◆ Required task
Reproduce the material below without changes, starting at its first line and ending at the line that contains "See the attached".

----- Provided data

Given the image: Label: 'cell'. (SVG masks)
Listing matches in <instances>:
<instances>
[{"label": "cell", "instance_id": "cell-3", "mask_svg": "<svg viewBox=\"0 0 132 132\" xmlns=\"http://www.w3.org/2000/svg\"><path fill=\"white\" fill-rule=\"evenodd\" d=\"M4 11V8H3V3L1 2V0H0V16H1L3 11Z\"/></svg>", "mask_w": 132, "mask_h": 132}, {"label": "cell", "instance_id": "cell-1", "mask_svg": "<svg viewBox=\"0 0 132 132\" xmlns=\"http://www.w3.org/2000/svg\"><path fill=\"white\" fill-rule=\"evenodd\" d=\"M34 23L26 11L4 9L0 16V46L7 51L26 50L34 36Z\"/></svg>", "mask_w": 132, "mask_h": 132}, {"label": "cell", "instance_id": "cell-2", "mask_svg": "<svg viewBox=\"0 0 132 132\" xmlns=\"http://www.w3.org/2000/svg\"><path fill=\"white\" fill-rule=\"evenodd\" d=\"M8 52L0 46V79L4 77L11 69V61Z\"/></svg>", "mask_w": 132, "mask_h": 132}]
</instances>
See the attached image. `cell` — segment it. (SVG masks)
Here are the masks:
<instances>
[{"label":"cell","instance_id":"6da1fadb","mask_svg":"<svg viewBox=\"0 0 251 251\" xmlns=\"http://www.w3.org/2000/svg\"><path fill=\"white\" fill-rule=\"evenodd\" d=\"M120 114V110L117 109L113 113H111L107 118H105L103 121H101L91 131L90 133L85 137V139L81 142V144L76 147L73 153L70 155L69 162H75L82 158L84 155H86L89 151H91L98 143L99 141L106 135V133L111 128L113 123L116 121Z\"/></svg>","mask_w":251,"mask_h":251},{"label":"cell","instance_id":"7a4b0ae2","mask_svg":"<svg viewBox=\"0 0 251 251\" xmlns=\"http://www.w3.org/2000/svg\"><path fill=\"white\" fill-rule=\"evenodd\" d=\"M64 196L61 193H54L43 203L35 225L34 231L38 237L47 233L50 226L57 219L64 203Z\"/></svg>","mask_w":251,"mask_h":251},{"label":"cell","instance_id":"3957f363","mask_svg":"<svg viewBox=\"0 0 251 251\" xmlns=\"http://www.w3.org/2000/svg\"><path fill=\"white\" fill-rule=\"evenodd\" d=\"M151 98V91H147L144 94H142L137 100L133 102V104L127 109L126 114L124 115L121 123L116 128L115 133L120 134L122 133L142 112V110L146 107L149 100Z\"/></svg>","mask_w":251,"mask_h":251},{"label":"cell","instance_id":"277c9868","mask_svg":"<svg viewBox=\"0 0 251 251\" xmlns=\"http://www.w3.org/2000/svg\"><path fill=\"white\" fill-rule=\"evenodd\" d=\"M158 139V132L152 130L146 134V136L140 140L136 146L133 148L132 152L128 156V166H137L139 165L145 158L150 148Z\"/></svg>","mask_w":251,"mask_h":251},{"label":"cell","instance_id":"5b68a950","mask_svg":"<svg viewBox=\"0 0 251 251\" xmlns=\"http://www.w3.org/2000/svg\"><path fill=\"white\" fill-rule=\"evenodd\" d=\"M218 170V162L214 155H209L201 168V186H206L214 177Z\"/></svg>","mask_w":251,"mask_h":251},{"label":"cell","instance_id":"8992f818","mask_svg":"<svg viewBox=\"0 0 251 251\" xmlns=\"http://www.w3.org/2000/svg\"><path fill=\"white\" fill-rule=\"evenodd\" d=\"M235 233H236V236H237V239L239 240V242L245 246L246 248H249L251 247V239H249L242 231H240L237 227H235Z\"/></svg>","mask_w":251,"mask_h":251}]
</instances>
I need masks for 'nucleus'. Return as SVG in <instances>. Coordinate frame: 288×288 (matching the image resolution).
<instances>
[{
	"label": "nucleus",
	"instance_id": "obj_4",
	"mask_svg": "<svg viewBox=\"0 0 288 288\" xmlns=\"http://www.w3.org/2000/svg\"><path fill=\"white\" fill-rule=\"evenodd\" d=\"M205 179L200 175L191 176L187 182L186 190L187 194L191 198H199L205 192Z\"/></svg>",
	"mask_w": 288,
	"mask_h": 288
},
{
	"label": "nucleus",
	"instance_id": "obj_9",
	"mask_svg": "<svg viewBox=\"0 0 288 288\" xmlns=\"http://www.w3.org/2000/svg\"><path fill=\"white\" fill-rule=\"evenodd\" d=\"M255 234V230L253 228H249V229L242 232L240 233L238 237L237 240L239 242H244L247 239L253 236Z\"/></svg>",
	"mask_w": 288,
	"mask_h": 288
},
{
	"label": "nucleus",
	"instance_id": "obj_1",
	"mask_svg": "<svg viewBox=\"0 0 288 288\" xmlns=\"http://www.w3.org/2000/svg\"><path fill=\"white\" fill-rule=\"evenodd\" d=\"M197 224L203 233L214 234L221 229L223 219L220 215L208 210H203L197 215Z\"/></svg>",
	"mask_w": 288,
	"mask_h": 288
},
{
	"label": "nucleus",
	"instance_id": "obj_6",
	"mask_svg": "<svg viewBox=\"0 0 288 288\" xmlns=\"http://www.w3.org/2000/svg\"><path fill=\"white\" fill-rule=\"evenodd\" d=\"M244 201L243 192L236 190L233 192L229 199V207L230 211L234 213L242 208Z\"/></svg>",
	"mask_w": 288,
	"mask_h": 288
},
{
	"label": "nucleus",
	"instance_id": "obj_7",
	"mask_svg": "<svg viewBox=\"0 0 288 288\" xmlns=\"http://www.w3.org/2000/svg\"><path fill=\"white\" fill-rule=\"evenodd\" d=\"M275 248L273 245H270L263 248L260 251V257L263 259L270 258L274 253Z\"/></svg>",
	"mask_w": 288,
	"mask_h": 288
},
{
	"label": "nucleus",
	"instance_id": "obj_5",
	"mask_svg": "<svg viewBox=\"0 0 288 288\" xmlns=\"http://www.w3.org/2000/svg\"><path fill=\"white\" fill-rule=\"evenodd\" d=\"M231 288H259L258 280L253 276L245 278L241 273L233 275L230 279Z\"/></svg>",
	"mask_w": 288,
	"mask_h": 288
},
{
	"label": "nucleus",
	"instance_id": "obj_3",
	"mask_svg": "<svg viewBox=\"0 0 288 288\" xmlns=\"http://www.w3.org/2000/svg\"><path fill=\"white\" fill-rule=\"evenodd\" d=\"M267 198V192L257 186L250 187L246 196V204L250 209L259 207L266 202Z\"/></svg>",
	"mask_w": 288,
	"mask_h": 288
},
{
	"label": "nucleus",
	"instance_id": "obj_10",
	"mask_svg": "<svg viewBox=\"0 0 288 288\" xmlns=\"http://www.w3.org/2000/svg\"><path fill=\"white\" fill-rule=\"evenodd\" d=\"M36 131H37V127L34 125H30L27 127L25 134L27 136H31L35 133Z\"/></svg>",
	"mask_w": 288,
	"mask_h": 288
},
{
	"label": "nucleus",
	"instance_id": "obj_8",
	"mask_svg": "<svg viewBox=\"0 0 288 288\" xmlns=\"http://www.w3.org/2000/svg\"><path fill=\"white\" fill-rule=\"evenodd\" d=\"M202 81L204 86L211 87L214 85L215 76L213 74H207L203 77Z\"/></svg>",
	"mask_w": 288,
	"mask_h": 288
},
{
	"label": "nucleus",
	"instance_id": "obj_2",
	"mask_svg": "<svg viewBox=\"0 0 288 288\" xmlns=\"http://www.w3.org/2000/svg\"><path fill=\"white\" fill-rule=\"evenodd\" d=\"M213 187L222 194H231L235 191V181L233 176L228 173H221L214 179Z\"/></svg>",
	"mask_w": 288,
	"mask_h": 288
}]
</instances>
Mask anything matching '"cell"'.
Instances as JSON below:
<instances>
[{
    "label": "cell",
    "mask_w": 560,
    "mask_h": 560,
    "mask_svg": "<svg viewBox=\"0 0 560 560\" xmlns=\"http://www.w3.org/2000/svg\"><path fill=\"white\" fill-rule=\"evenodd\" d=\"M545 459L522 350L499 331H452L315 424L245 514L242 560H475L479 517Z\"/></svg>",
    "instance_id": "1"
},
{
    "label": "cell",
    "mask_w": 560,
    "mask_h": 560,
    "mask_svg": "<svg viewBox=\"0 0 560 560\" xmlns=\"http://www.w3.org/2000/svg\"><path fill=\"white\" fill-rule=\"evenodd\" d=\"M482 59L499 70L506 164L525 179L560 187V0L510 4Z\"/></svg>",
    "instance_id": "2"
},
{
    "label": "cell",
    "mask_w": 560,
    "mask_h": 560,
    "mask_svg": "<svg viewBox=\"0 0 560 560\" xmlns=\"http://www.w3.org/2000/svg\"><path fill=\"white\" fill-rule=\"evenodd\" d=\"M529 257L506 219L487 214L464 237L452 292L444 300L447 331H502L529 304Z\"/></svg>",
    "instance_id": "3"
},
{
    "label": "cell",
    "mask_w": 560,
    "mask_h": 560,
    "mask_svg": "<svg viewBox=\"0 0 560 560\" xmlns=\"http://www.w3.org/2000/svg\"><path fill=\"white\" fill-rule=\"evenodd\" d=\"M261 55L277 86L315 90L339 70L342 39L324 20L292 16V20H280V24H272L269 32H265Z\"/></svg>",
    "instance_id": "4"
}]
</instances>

----------

◆ Response below
Given the image: Label: 'cell'. (SVG masks)
Listing matches in <instances>:
<instances>
[{"label": "cell", "instance_id": "cell-3", "mask_svg": "<svg viewBox=\"0 0 132 132\" xmlns=\"http://www.w3.org/2000/svg\"><path fill=\"white\" fill-rule=\"evenodd\" d=\"M4 11V8H3V3L1 2V0H0V16H1L3 11Z\"/></svg>", "mask_w": 132, "mask_h": 132}, {"label": "cell", "instance_id": "cell-1", "mask_svg": "<svg viewBox=\"0 0 132 132\" xmlns=\"http://www.w3.org/2000/svg\"><path fill=\"white\" fill-rule=\"evenodd\" d=\"M34 23L26 11L4 9L0 16V46L7 51L26 50L34 36Z\"/></svg>", "mask_w": 132, "mask_h": 132}, {"label": "cell", "instance_id": "cell-2", "mask_svg": "<svg viewBox=\"0 0 132 132\" xmlns=\"http://www.w3.org/2000/svg\"><path fill=\"white\" fill-rule=\"evenodd\" d=\"M8 52L0 46V79L4 77L11 69V61Z\"/></svg>", "mask_w": 132, "mask_h": 132}]
</instances>
See the attached image. `cell` — segment it. (SVG masks)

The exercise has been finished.